Governor Lost in X-Rated Rabbit Hole
with Senate on Brink of Killing Tax Cut
Capitol Inside
June 26, 2023
The Texas Senate - barring a dramatic turnabout in the 11th hour - is on the verge of killing the largest state tax cut in the history of the planet Earth after four weeks of grandstanding in a special session that's been a historic drain on the same taxpayers that Governor Greg Abbott and lawmakers had promised to help.
Lieutenant Governor Dan Patrick and his Senate allies plan to wag their fingers at GOP Speaker Dade Phelan, the House and Abbott when the event that he formally christened at the outset as "extraordinary session #1" ends no later than Tuesday with major unfinished business in a quest for property tax relief.
But the Senate has been no more than a stage for grandstanding at the taxpayers' expense with the House not even in session for the past four weeks. Patrick has demanded throughout the governor's extraordinary session that the lower chamber return to forge a tax plan that features a homestead exemption hike that Abbott has dismissed as ineffective.

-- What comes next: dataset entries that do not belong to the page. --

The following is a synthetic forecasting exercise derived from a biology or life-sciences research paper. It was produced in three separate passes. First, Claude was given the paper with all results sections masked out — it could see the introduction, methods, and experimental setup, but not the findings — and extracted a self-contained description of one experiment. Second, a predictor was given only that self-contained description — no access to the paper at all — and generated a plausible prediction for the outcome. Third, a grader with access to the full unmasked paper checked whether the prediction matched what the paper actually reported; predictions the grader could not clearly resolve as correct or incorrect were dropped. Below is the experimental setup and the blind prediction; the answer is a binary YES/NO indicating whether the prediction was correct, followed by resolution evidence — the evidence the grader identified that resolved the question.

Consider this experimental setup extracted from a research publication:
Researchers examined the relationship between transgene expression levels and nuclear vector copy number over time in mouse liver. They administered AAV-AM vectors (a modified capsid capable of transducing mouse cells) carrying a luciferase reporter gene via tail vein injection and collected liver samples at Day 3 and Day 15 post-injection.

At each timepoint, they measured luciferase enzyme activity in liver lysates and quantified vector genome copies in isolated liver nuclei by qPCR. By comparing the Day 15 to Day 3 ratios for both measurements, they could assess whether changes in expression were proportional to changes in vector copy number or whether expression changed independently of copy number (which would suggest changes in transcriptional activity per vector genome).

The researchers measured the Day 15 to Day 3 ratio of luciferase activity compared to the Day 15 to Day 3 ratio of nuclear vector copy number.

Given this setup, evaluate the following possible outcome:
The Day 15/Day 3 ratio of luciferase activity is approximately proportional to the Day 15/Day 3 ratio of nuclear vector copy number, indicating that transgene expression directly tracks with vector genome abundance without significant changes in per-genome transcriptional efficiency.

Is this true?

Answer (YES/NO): NO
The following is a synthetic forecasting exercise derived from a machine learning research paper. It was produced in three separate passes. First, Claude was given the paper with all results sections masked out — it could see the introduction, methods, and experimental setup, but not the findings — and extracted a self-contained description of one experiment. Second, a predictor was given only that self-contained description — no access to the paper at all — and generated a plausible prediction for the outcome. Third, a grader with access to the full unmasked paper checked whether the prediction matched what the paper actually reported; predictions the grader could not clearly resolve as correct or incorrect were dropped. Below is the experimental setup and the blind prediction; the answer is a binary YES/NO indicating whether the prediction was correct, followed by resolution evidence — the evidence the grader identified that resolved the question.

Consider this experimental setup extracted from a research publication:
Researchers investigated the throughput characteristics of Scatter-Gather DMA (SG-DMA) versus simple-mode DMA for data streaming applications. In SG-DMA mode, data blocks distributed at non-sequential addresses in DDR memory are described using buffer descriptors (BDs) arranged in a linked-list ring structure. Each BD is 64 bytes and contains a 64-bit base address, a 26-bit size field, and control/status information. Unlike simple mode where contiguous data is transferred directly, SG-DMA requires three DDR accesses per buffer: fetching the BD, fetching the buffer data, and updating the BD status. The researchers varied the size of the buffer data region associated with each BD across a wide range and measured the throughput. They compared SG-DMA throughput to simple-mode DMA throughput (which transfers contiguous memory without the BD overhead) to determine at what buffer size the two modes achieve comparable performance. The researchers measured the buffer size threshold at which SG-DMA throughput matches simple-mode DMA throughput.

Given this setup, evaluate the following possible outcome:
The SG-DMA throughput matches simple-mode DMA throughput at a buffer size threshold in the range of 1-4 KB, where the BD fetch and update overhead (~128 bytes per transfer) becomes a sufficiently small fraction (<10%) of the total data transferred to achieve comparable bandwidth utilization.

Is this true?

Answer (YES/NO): NO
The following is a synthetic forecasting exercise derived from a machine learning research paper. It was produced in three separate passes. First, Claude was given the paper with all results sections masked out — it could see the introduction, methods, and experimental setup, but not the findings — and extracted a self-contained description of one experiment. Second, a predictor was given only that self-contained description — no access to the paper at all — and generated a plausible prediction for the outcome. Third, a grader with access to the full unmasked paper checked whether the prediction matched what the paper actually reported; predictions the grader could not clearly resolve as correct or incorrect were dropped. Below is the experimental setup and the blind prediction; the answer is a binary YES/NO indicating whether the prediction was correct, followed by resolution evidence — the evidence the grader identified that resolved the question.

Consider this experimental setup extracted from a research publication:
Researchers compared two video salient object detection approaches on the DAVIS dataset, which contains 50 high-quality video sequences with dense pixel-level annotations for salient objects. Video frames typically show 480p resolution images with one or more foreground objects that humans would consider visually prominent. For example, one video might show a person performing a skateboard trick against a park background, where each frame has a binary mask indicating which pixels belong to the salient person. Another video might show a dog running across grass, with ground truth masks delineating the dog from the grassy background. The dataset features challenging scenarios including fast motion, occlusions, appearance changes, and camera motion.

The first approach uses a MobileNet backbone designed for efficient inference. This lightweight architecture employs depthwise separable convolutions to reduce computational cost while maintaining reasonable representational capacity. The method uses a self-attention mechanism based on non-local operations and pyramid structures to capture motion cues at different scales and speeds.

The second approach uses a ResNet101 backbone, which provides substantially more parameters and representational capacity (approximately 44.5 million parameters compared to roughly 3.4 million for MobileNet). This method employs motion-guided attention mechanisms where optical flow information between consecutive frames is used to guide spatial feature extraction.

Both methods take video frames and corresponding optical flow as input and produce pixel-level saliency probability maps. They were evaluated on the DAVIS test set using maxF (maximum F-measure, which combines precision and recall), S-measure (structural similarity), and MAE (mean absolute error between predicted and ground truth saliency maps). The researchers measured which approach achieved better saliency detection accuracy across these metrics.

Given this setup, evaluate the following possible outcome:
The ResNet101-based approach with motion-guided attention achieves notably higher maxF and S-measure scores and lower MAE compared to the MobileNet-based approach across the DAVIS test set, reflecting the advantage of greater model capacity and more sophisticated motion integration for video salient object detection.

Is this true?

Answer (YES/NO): NO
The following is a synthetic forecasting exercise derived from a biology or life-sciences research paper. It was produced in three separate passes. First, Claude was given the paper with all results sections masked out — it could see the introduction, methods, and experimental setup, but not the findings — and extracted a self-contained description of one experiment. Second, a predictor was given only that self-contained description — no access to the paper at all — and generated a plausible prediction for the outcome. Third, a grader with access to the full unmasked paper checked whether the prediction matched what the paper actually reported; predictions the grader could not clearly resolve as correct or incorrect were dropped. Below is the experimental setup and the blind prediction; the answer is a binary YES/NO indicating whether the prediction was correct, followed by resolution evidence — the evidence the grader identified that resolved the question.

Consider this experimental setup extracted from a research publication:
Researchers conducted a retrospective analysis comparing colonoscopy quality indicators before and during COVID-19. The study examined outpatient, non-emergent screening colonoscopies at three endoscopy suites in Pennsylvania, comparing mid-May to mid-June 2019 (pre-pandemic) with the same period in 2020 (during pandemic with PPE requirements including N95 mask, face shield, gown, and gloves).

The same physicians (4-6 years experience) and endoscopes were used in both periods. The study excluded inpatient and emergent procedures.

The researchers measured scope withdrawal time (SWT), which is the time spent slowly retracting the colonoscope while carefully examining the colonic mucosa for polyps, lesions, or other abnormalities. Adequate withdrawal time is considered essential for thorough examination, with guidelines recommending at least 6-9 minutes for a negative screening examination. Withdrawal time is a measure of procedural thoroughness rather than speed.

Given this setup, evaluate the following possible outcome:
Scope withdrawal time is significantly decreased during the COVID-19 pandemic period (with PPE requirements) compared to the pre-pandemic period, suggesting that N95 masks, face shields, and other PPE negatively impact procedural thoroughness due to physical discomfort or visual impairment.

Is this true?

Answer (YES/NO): NO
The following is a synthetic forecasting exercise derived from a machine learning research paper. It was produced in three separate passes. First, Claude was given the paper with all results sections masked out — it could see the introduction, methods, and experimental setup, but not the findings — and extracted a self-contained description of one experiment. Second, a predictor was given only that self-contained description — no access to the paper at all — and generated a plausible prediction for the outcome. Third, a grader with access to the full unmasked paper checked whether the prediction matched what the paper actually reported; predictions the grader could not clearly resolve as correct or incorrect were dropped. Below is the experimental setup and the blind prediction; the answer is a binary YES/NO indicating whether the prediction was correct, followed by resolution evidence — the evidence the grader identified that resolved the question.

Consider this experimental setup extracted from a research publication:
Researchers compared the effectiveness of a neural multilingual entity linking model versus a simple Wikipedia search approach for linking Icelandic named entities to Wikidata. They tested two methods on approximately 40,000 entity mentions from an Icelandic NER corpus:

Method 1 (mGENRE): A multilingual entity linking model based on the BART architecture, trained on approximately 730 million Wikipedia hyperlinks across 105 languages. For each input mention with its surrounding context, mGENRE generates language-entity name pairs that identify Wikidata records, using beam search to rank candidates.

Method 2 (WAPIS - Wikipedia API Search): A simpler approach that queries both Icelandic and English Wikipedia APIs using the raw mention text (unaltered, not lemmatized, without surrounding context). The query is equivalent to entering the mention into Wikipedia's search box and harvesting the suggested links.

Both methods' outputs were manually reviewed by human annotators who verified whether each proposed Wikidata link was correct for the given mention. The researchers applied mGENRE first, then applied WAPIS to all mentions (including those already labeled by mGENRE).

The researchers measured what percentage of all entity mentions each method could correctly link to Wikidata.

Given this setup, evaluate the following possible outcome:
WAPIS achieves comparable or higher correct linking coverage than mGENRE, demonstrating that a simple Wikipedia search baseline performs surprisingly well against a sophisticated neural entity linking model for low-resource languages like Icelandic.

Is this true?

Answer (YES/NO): NO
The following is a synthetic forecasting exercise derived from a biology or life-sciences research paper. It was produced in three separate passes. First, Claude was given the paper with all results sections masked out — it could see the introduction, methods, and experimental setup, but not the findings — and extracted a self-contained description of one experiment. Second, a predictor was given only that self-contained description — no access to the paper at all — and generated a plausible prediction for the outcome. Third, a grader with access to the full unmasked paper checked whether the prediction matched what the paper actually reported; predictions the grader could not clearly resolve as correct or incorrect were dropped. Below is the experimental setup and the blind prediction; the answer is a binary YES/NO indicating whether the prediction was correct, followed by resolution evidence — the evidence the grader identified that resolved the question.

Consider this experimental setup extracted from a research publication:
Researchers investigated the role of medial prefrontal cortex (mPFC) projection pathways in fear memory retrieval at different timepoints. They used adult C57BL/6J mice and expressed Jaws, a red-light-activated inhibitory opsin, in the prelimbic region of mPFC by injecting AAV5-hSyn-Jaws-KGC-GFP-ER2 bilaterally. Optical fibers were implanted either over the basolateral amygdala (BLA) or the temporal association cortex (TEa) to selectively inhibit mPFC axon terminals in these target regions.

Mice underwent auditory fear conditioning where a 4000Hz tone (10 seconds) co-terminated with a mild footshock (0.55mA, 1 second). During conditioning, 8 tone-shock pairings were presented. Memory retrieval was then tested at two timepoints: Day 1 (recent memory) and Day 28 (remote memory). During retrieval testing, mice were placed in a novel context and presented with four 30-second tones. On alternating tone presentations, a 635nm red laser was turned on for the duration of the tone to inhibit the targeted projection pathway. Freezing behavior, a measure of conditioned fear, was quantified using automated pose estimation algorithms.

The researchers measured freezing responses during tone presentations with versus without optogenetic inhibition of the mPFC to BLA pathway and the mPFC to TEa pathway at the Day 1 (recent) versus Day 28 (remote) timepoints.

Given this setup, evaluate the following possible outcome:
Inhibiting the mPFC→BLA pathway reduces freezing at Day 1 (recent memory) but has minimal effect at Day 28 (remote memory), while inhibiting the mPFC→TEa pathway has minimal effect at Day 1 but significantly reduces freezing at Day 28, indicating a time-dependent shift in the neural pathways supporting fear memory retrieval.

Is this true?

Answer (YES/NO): YES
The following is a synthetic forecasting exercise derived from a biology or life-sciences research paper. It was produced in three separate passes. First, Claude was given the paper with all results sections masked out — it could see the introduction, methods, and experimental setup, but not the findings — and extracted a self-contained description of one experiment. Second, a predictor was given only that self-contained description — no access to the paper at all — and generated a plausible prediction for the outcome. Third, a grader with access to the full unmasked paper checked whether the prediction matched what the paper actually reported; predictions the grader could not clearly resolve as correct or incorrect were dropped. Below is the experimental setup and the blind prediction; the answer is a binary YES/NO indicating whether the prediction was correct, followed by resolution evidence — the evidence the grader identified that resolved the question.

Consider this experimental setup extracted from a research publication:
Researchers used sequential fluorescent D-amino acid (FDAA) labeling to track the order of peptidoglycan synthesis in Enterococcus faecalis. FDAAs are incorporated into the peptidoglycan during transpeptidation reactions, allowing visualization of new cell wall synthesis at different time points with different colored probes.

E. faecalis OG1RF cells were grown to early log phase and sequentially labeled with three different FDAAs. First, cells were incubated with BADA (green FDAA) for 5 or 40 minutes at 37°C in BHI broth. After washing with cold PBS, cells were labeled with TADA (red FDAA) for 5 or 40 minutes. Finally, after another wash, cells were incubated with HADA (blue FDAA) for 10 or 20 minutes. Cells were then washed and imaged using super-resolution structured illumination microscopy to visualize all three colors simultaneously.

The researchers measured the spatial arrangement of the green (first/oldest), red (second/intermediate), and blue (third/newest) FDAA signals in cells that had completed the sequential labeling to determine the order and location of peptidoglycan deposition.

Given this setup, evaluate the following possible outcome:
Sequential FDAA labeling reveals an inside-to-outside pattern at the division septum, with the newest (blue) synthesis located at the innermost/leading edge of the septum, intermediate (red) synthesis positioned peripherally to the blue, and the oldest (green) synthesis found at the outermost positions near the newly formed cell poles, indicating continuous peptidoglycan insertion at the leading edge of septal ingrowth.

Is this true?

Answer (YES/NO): YES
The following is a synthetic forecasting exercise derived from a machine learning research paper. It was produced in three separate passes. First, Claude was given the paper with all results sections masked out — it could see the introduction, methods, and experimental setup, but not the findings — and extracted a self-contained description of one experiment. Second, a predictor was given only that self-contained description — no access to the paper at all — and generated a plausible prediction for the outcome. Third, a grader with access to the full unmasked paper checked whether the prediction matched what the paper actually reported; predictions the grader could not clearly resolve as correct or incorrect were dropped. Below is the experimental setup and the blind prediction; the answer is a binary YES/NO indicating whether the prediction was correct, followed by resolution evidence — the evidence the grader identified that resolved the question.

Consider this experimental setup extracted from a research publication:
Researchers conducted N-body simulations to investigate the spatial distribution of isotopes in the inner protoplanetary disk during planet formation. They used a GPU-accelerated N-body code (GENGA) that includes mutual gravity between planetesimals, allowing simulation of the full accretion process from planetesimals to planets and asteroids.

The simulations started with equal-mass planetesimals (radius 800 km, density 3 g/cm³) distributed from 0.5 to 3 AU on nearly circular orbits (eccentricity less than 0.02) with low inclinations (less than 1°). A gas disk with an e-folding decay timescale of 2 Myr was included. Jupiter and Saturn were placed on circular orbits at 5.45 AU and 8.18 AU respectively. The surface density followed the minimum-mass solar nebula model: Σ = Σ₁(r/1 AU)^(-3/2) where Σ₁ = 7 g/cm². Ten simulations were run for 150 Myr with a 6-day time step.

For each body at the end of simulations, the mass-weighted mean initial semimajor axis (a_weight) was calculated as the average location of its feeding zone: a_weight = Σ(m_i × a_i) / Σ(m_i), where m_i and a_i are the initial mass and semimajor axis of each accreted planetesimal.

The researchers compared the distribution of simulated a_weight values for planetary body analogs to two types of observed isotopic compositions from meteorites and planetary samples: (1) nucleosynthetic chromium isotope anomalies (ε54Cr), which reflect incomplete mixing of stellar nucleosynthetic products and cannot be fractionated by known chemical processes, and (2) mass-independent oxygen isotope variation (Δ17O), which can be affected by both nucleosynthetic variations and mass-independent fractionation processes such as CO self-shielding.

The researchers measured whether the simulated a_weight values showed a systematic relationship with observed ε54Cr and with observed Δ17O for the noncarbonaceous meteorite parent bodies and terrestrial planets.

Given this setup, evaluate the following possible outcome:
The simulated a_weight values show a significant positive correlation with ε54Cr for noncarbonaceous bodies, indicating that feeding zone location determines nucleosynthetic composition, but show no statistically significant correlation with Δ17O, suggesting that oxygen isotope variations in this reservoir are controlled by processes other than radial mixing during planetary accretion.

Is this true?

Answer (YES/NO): NO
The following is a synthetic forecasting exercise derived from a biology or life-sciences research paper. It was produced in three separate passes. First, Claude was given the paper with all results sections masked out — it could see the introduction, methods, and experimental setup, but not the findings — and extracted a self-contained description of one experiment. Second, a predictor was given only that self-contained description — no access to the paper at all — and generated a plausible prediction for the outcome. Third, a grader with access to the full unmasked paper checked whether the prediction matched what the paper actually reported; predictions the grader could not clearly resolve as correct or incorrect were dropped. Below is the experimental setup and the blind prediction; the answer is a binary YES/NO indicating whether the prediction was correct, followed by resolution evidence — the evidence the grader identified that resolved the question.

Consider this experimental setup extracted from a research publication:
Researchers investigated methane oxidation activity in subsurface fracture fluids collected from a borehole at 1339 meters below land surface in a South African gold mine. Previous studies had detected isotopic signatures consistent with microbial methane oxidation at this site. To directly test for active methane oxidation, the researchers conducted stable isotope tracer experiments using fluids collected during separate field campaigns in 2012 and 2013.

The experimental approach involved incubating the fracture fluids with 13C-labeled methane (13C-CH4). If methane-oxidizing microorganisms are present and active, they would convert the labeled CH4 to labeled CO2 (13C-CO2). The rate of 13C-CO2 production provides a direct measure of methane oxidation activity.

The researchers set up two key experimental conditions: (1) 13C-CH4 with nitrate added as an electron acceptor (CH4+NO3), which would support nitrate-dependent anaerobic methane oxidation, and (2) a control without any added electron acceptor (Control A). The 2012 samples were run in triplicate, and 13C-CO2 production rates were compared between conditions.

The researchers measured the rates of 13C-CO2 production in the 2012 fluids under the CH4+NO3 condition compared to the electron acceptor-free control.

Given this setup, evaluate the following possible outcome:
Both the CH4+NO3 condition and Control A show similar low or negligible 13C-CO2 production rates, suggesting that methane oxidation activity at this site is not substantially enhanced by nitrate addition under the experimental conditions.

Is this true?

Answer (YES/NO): NO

The House adjourned at the end of the special session's first full day on May 30 after approving a rate compression that Abbott had endorsed the night before. That left the Senate with an ultimatum - to approve the $17.6 billion property tax cut that cleared the House, to vote it down or to allow it to die of neglect like Patrick has chosen do unless he's been bluffing all along.
The House - for the record - did its part to compromise when the Phelan team abandoned an appraisal cap provision that it embraced throughout the regular session. But Patrick has refused to let the Senate compromise by vowing to block any tax bill that doesn't include the homeowner breaks. That has been all the incentive that the speaker and a House that's united behind have needed to stay gone from Austin throughout the entre month of June up to now.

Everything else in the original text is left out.